SET EXERCISE A: Reproduce the passage of the FastAI language-model walkthrough that runs from "Using FastAIs APIs, we" up to and including "our stoi mappings.".
SET EXERCISE B: Go on with the FastAI language-model walkthrough from the point where it stops.
==== ARTICLE ====
We’re going to use an LSTM flavored RNN, but we don’t have to deal with those technical details here. Using FastAI, we get a lot of stuff for free.

Hyper Parameters

wd = 1e-7 # Weight Decay
bptt = 70 # Back-Propagation-Through-Time
bs = 52 # Batch Size
opt_fn = partial(optim.Adam, betas=(0.8, 0.99)) # Optimization Function (separate from loss. This is our strategy for navigating gradient descent.)

DataLoaders

Using FastAIs APIs, we create a DataModel, which handles the setup of a basic neural network appropriate for our task using information it infers from the data we hand it. In our case, we’ll ask for a LanguageLearner, and give it a list of integers, corresponding to the i part of our stoi mappings.

We do this for both the Train model and the Validation model:

trn_lm = np.array([[stoi[o] for o in p] for p in trainTokens])
==== MATERIAL ====
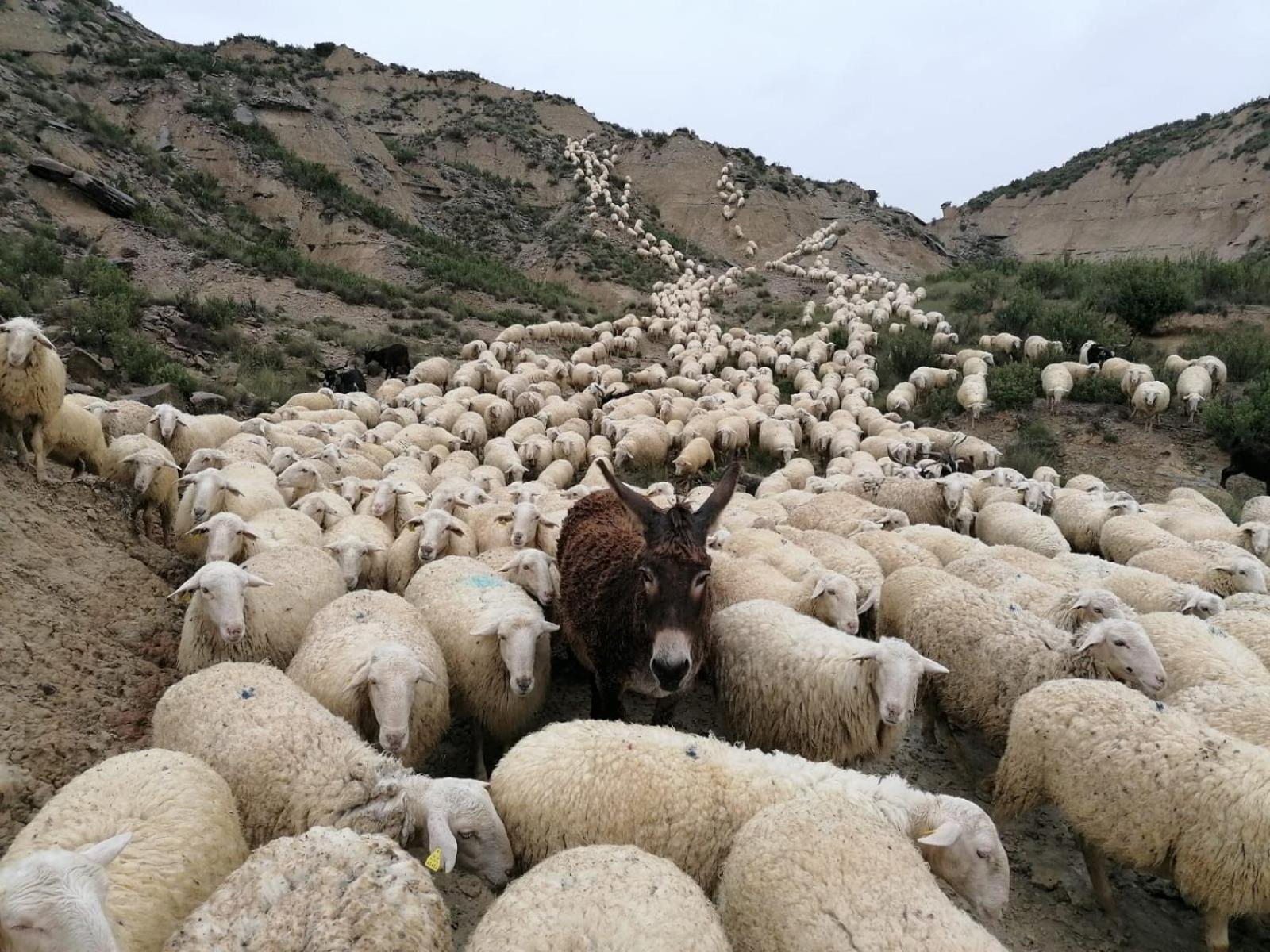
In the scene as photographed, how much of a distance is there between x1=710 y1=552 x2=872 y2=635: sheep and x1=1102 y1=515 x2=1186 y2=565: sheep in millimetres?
====
EXERCISE ANSWER A:
Using FastAIs APIs, we create a DataModel, which handles the setup of a basic neural network appropriate for our task using information it infers from the data we hand it. In our case, we’ll ask for a LanguageLearner, and give it a list of integers, corresponding to the i part of our stoi mappings.

EXERCISE ANSWER B:
val_lm = np.array([[stoi[o] for o in p] for p in validTokens])

trn_dl = LanguageModelLoader(np.concatenate(trn_lm), bs, bptt) #  Dataloader for 
val_dl = LanguageModelLoader(np.concatenate(val_lm), bs, bptt)
md = LanguageModelData(PATH, 1, vs, trn_dl, val_dl, bs=bs, bptt=bptt)

Dropout

drops = np.array([0.25, 0.1, 0.2, 0.02, 0.15])*0.7

FastAI Learner Object

One of things the FastAI Library provides on top of PyTorch is what’s called a Learner object. If you provide your data in the expected format, you gain a bunch of nice properties, such as being able to do some crazy things with the learning rates really easily, like using lr_find, or cosine annealing, or momentum, or any number of fancy good things. It is strongly recommended to at least start with a learner object before graduating into something more low level or specific.

learner = md.get_model(opt_fn, em_sz, nh, nl, 
    dropouti=drops[0], dropout=drops[1], wdrop=drops[2], dropoute=drops[3], dropouth=drops[4])

learner.metrics = [accuracy] 
learner.freeze_to(-1)

Next we load the weights from earlier directly into our learner. This sets up the architecture for us.

learner.model.load_state_dict(wgts)

Next we set our Learning Rate. We choose 1e-3 as a good starting point. Why? Because.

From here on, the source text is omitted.